Reviews

Piranha Heights

With this truly remarkable new play, Philip Ridley completes an East End trilogy of siblings and apocalypse – the others were Mercury Fur and Leaves of Glass – that will one day be rated one of the high water marks of British drama in the first decade of this century.

I’m not usually given to such sweeping statements, but Piranha Heights makes me realise that only Ridley in our theatre is combining elements of cruel farce, domestic comedy and vicious morality in a style not emulated since the days of Joe Orton. And he’s not mimicking Orton, either.

Two brothers, Alan and Terry – played with quivering, puckering intensity by bulky Nicolas Tennant and willowy Matthew Wait – have convened in the high rise council flat of their dead mother to sort out the will, the furniture, their own relationship, and a whole bunch of other stuff.

Terry has a fifteen year-old girl in tow whom he wants to re-house. The girl, Lilly (Jade Williams), is covered from head to foot in a black garb with a slit for her eyes; she’s been through hell, as we learn later in the play. Lilly, who talks suspect Arabic, is the first example on our stage of an integrated alien of the most recent terrorist variety. Except, of course, that she’s not integrated at all.
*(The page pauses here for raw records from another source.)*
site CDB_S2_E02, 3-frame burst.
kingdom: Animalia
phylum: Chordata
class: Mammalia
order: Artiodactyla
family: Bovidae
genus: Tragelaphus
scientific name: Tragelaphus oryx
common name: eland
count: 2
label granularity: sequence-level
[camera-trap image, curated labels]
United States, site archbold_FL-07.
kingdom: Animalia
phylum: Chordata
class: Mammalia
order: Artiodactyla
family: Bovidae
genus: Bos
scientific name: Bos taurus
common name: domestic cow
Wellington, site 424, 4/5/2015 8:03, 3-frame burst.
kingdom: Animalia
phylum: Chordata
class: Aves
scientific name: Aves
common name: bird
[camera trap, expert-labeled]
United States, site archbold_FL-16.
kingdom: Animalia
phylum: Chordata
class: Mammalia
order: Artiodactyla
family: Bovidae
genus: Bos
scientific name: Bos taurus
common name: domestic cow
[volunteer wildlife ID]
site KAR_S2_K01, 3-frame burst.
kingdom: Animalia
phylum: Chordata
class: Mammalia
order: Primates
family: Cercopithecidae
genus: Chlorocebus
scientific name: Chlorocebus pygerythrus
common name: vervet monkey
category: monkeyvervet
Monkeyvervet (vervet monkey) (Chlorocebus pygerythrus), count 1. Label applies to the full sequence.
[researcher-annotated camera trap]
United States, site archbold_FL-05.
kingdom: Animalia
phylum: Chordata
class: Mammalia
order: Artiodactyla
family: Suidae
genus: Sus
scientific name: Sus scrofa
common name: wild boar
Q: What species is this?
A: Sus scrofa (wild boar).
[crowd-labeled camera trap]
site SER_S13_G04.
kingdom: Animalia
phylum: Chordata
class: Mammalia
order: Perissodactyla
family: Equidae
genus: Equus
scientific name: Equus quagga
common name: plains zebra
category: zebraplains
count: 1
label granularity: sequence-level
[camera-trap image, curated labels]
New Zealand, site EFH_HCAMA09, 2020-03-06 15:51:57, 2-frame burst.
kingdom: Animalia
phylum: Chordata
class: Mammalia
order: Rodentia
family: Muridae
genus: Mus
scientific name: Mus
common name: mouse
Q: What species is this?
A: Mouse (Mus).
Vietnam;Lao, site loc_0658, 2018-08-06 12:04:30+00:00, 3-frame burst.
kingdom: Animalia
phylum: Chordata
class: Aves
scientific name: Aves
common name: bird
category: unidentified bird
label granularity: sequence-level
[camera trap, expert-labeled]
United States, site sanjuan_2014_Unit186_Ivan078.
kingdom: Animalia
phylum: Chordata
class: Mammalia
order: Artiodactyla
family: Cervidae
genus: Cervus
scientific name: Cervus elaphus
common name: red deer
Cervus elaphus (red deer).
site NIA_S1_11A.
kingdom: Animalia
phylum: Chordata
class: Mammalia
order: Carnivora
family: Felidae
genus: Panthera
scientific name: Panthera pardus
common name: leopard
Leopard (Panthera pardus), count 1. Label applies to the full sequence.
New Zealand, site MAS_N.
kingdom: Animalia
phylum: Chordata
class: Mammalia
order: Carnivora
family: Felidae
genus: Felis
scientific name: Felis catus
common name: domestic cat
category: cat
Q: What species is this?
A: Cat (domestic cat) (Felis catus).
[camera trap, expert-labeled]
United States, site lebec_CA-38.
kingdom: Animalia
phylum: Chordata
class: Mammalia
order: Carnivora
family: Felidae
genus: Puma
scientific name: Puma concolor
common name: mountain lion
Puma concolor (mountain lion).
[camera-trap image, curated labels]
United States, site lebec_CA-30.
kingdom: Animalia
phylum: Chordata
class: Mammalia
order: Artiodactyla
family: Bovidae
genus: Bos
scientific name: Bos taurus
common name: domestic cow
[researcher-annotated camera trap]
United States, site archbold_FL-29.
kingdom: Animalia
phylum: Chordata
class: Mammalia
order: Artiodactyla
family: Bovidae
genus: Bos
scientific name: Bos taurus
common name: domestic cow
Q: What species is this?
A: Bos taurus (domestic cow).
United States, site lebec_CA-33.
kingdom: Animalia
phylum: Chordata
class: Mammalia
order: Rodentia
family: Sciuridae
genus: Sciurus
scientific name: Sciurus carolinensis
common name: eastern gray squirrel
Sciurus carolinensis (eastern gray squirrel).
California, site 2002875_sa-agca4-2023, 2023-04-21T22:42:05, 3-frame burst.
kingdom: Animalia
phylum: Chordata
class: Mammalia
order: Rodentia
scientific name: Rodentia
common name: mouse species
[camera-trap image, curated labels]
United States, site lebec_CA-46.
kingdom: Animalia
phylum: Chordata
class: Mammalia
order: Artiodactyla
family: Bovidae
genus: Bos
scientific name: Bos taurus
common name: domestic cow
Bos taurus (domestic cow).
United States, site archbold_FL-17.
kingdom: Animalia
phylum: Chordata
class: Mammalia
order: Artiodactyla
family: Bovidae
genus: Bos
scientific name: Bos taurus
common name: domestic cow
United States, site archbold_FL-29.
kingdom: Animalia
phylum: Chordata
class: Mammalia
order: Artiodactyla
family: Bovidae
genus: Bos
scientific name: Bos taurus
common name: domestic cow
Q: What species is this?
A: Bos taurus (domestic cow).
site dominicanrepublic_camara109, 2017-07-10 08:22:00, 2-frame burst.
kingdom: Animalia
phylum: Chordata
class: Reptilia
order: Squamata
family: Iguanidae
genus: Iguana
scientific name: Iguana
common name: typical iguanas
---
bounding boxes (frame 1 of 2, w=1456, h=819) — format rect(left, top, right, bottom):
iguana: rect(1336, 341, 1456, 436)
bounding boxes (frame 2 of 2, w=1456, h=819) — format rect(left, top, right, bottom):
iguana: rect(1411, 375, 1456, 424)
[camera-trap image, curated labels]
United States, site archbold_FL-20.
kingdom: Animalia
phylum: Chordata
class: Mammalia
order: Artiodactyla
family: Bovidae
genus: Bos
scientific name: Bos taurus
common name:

Things really take off when Lilly’s boyfriend, Medic (John Macmillan), a shaven-haired sixteen year-old psychopath, turns up, followed by Alan’s gibbering, sadistic son Garth (brilliant Luke Treadaway). Mum’s old flat becomes a crucible of need and fantasy in equal proportions, as the drama revs up to become an ironic battleground of faith, hope and chastity.

For Mum might have been a prostitute. The baby doll that belongs to Lilly might be a baby and might be a doll. Not only human relationships are up for grabs, so is the bleak cultural landscape at ground level. Ridley writes in a wild, incontinent style, but every line and every scene has a raw, compelling vivacity and application for the here and now, and Lisa Goldman’s brilliant production, the audience ranged on two sides of the grimly accurate interior designed by Jon Bausor, proclaims a work of dark fantasy and genius.